Spatial reasoning records:
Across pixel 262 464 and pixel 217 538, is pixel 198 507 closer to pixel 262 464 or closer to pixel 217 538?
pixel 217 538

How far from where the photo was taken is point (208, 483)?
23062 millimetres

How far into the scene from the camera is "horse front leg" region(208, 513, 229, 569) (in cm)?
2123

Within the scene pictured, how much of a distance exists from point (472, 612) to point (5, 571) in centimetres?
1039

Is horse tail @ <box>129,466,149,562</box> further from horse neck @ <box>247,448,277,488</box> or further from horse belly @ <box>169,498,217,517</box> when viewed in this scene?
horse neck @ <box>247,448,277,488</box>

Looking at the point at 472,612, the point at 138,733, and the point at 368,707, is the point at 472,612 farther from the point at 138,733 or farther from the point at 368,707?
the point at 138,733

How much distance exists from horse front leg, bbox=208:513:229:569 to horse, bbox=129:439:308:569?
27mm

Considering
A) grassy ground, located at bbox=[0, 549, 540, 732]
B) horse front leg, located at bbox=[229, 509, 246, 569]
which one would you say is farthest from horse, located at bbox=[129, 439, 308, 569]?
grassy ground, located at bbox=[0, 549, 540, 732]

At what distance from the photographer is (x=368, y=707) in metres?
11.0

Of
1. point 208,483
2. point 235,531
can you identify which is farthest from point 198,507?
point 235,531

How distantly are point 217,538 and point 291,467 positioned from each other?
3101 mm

Problem: What needs duplicating is the run of lines from the one containing "Considering" through the last line of the entries above, exact and complete.

Right answer:
Considering
A) grassy ground, located at bbox=[0, 549, 540, 732]
B) horse front leg, located at bbox=[229, 509, 246, 569]
which one would you say is farthest from horse, located at bbox=[129, 439, 308, 569]?
grassy ground, located at bbox=[0, 549, 540, 732]

At what distance from the photographer is (x=368, y=707) in metres?
11.0

Of
1. point 208,483
2. point 235,531
can you identify which is farthest from point 198,507?
point 235,531

How distantly are point 217,538 and point 291,467 positioned from each other?
3101 mm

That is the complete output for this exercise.